### Record set ###

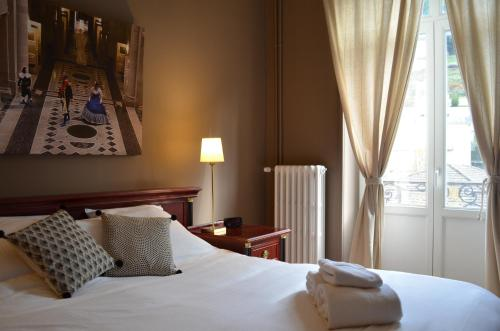 Un ou plusieurs lits dans un hébergement de l'établissement L'Empereur, sa Femme et le petit Prince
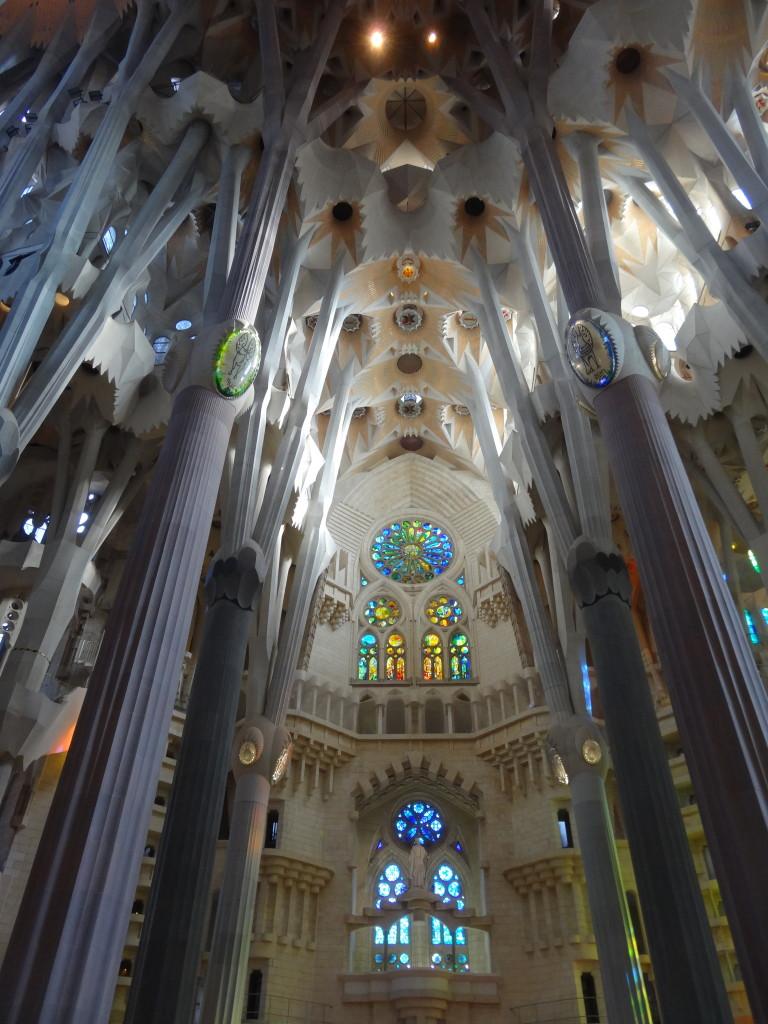 Ungewöhnlich gewinkelte Säulen erweckenden den Eindruck von Baumkronen, die das Dach stützen
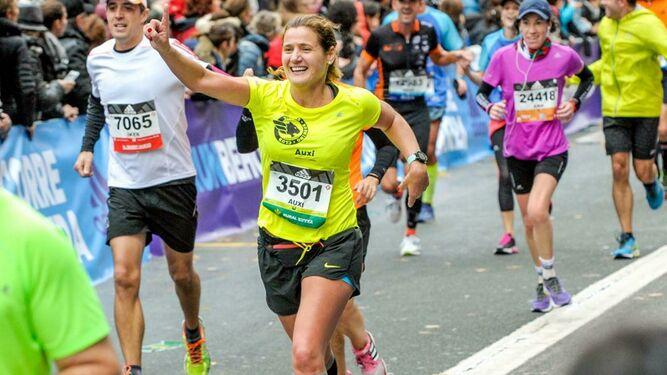 Auxi Martínez de Salazar, la corredora que disputará su sexto maratón por la Asociación Pequeña Nowina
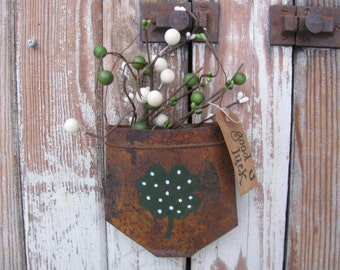 Primitive Country Shamrock Clover Hand Painted Rusty Tin Hanging Pocket GCC4798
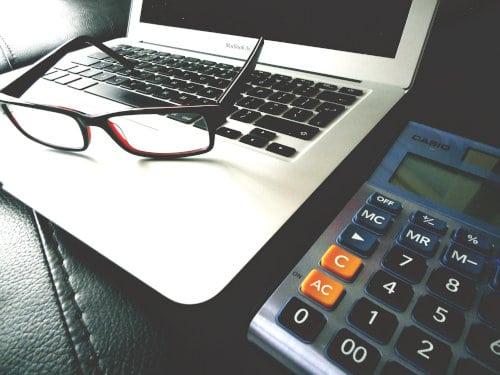 Laptop i kalkulator leżą na stole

###

Give back the whole listing exactly as it stands. No pictures belong in the copy.

 Un ou plusieurs lits dans un hébergement de l'établissement L'Empereur, sa Femme et le petit Prince
 Ungewöhnlich gewinkelte Säulen erweckenden den Eindruck von Baumkronen, die das Dach stützen
 Auxi Martínez de Salazar, la corredora que disputará su sexto maratón por la Asociación Pequeña Nowina
 Primitive Country Shamrock Clover Hand Painted Rusty Tin Hanging Pocket GCC4798
 Laptop i kalkulator leżą na stole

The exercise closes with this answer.